Resonate took a deeper look at Ohio’s voters. Thirty-six percent report voting Democratic, 30% Republican, and 27% Swing (those who are willing to cross party lines at least some of the time).

We also looked at how these voters choose their candidates based on their platform positions; there are stark differences in the top issues for Democratic and Republican voters.  Healthcare and job creation are tied for the top issue for Democratic voters, with 56% citing it as a key platform issue.  They also look a candidate’s stance on entitlement programs (44%).  Republicans are looking at government spending (60%), balanced budget (50%) and defense/military (41%).
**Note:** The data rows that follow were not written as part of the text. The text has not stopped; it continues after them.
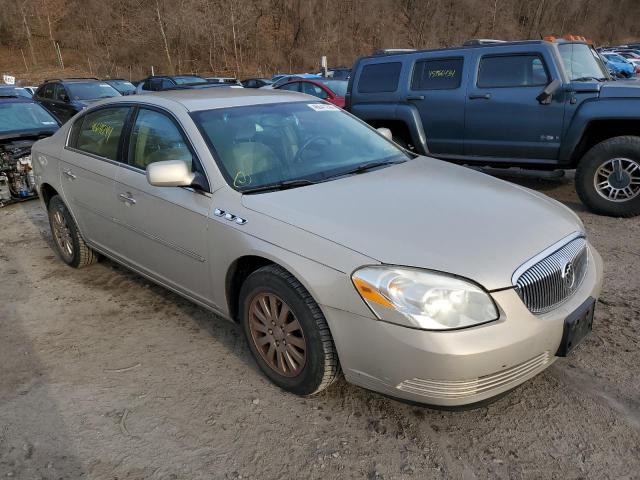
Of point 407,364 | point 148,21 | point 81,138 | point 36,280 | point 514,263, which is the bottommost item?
point 36,280

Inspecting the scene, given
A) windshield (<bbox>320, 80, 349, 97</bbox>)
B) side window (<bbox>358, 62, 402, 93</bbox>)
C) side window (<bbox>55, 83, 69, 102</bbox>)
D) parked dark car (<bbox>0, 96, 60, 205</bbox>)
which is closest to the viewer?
parked dark car (<bbox>0, 96, 60, 205</bbox>)

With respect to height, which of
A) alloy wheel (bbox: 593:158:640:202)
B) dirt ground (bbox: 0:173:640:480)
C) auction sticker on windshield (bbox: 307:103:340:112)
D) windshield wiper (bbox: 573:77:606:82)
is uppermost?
auction sticker on windshield (bbox: 307:103:340:112)

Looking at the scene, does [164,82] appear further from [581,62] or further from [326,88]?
[581,62]

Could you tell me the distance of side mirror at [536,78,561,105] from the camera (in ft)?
19.4

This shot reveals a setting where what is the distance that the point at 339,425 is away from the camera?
268 centimetres

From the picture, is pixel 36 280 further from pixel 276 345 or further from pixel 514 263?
pixel 514 263

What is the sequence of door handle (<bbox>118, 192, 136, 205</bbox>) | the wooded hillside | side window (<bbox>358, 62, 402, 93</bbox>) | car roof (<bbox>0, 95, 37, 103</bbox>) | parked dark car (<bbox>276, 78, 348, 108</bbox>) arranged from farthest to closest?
the wooded hillside < parked dark car (<bbox>276, 78, 348, 108</bbox>) < car roof (<bbox>0, 95, 37, 103</bbox>) < side window (<bbox>358, 62, 402, 93</bbox>) < door handle (<bbox>118, 192, 136, 205</bbox>)

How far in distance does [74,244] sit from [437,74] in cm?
491

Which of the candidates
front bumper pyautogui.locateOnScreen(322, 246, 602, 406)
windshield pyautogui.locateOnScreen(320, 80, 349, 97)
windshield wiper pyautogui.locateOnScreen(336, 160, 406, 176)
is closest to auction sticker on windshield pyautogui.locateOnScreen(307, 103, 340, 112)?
windshield wiper pyautogui.locateOnScreen(336, 160, 406, 176)

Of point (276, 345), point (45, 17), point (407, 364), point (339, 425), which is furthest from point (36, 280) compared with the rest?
point (45, 17)

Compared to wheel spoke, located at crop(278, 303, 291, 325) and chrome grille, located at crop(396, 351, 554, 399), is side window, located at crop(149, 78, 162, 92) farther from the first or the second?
chrome grille, located at crop(396, 351, 554, 399)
Swing Voters are focused on government spending (47%), job creation (45%) and healthcare (39%).

If either side is looking to win over “soft” voters from the other, they won’t do it based on social issues. Traditional marriage/gay rights remain hot button issues for both, as well as race/gender equality and pro-choice on the left and pro-life and 2nd amendment rights on the right.

As campaigns consider this statewide data, they should also account for nuances within the congressional districts. We drilled down on OH-6 to take a closer look.

Voters within OH-6 skew slightly more Republican (31%) and Swing (28%). But unlike voters on the state level, there is one consistent consideration for voters: job creation. For Republican voters, it replaces military/defense issues. Education overtakes entitlement for Democratic voters.  The top 3 platforms for Swing voting remain the same.